╭─ Information shown

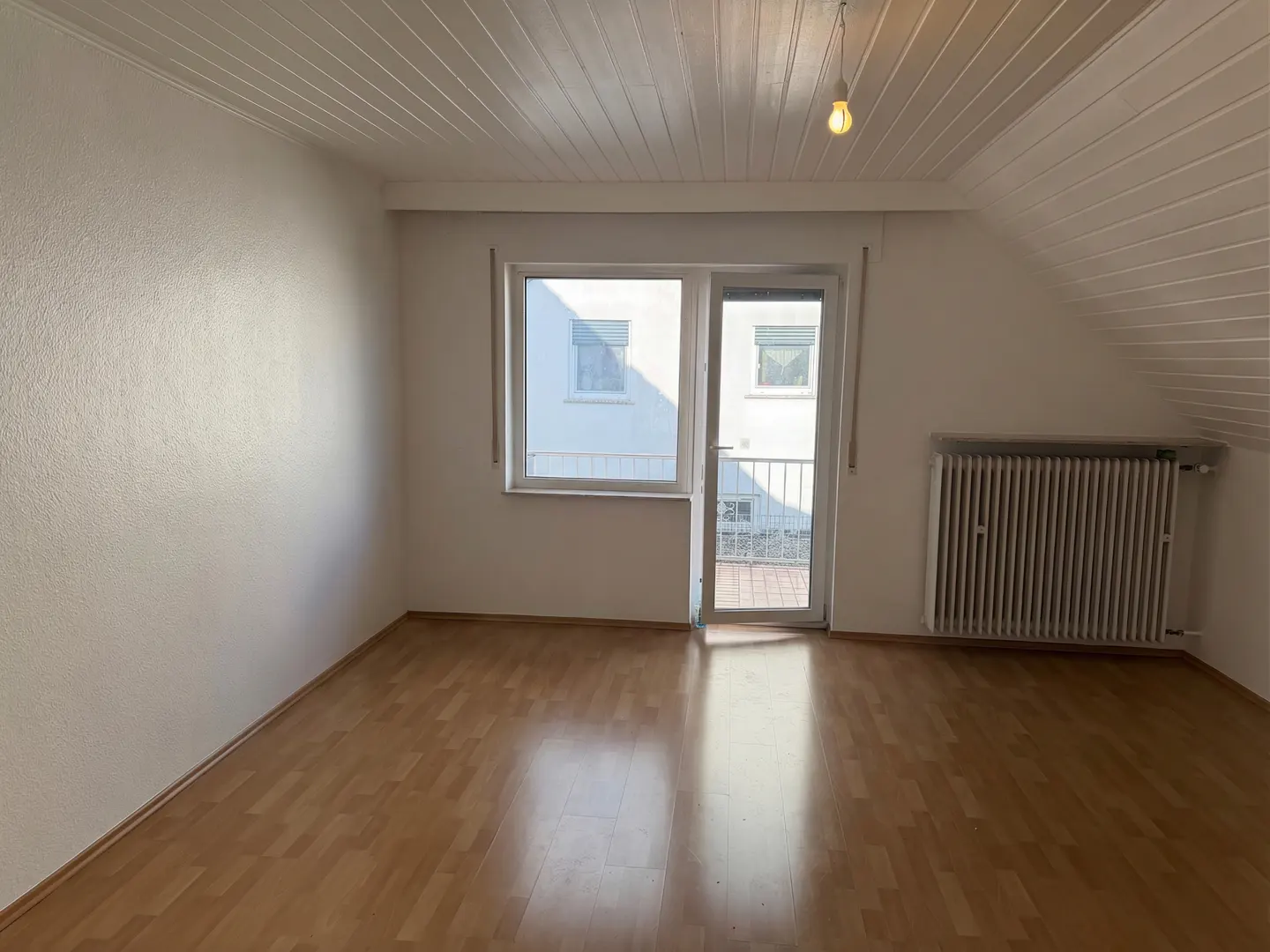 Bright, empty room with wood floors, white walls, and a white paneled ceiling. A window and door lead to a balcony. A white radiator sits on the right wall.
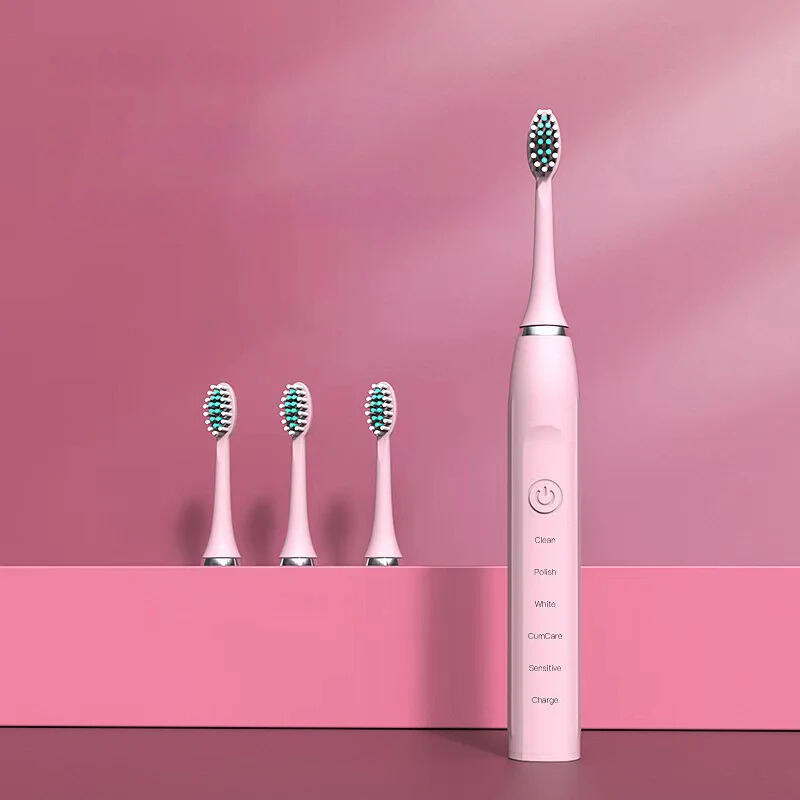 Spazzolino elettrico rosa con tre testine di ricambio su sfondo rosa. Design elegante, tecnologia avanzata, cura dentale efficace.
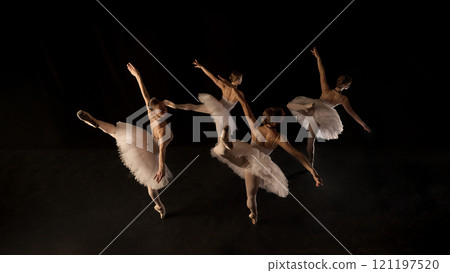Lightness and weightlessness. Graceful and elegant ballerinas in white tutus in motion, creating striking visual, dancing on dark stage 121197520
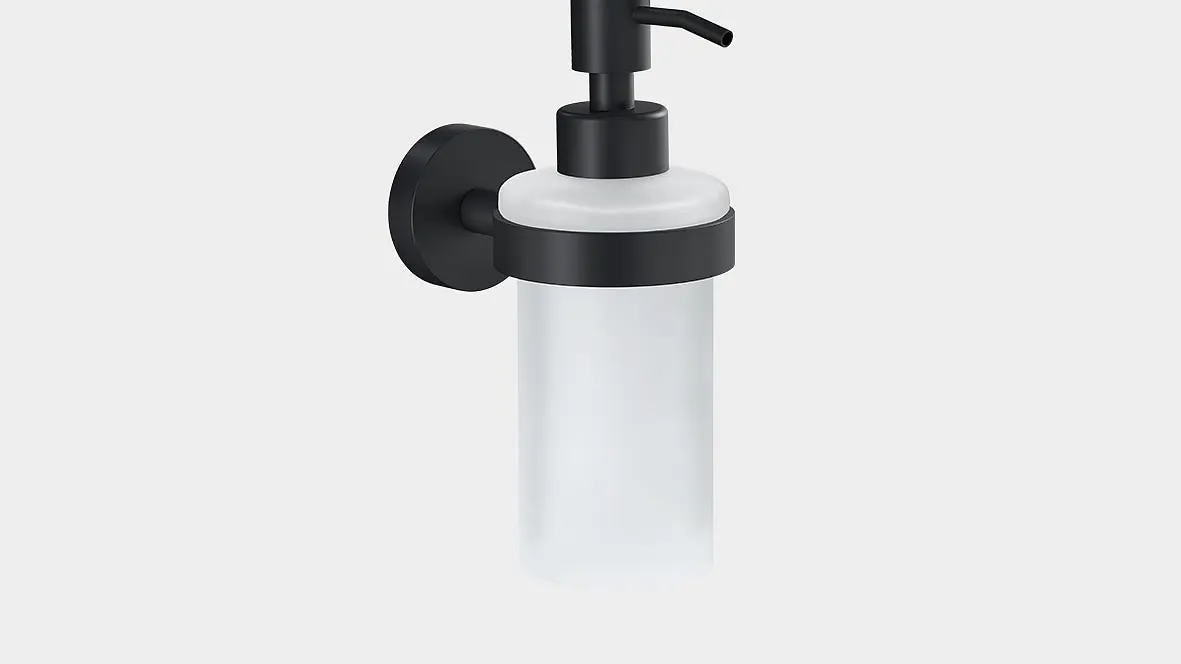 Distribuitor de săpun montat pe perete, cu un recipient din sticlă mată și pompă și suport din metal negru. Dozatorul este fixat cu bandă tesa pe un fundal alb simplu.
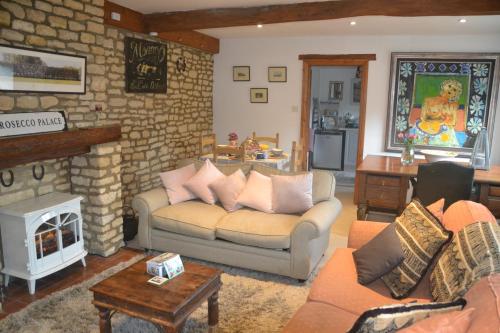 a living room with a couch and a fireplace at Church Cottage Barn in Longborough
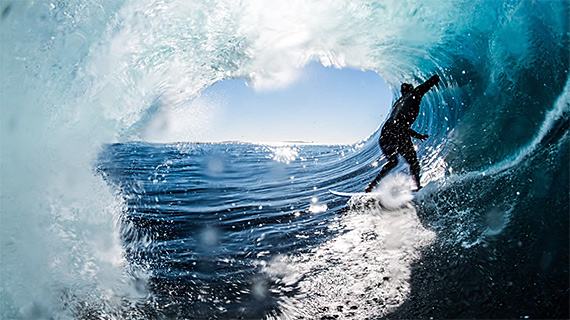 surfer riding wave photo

╰─
╭─ Information shown

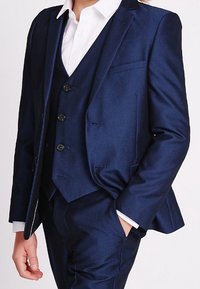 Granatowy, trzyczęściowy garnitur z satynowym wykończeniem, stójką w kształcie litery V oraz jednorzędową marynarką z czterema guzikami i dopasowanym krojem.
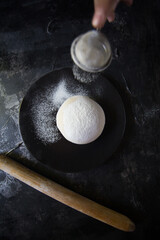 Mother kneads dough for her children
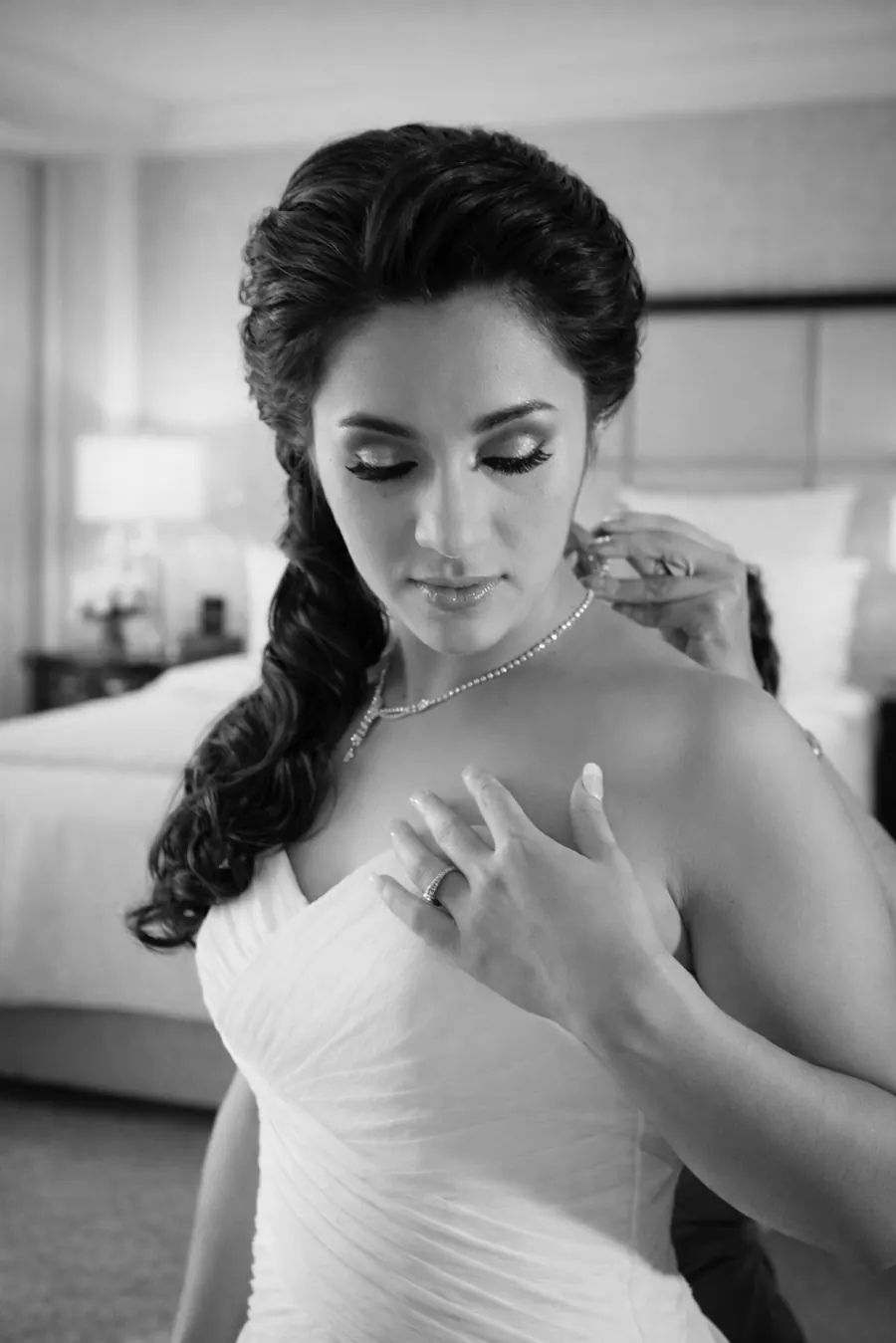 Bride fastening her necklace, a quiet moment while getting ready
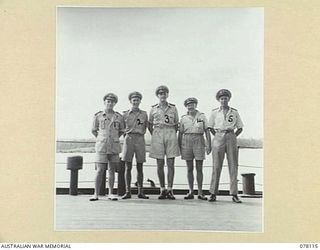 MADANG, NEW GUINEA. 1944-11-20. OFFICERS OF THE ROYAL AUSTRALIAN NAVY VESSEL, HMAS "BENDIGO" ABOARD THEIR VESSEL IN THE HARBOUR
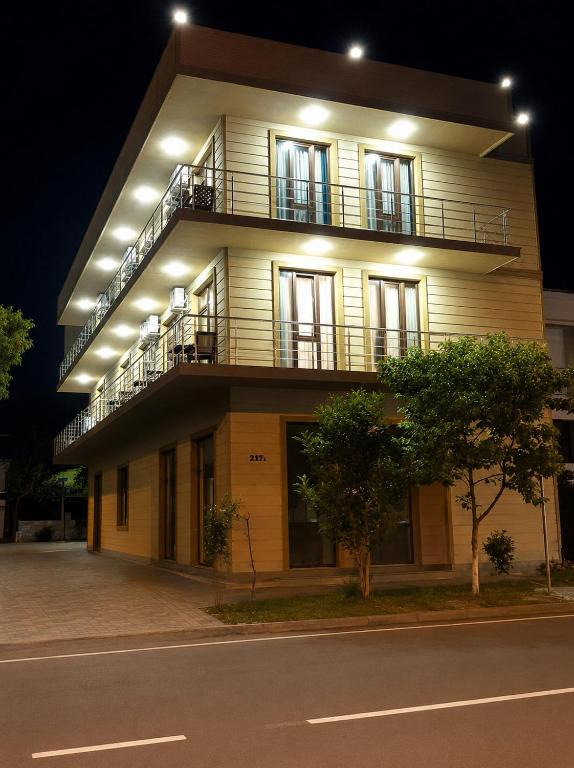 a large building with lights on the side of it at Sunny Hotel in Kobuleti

╰─
╭─ Information shown

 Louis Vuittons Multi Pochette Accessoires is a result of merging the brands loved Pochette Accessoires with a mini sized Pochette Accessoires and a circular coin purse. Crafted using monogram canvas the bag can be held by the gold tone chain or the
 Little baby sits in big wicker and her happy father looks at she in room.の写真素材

╰─

**About this exercise**
Can you pull out the stretch of rows from the one containing "Bright, empty room" through the one containing "surfer riding wave photo", copying their text word for word but leaving out the pictures?

**Written response**
 Bright, empty room with wood floors, white walls, and a white paneled ceiling. A window and door lead to a balcony. A white radiator sits on the right wall.
 Spazzolino elettrico rosa con tre testine di ricambio su sfondo rosa. Design elegante, tecnologia avanzata, cura dentale efficace.
Lightness and weightlessness. Graceful and elegant ballerinas in white tutus in motion, creating striking visual, dancing on dark stage 121197520
 Distribuitor de săpun montat pe perete, cu un recipient din sticlă mată și pompă și suport din metal negru. Dozatorul este fixat cu bandă tesa pe un fundal alb simplu.
 a living room with a couch and a fireplace at Church Cottage Barn in Longborough
 surfer riding wave photo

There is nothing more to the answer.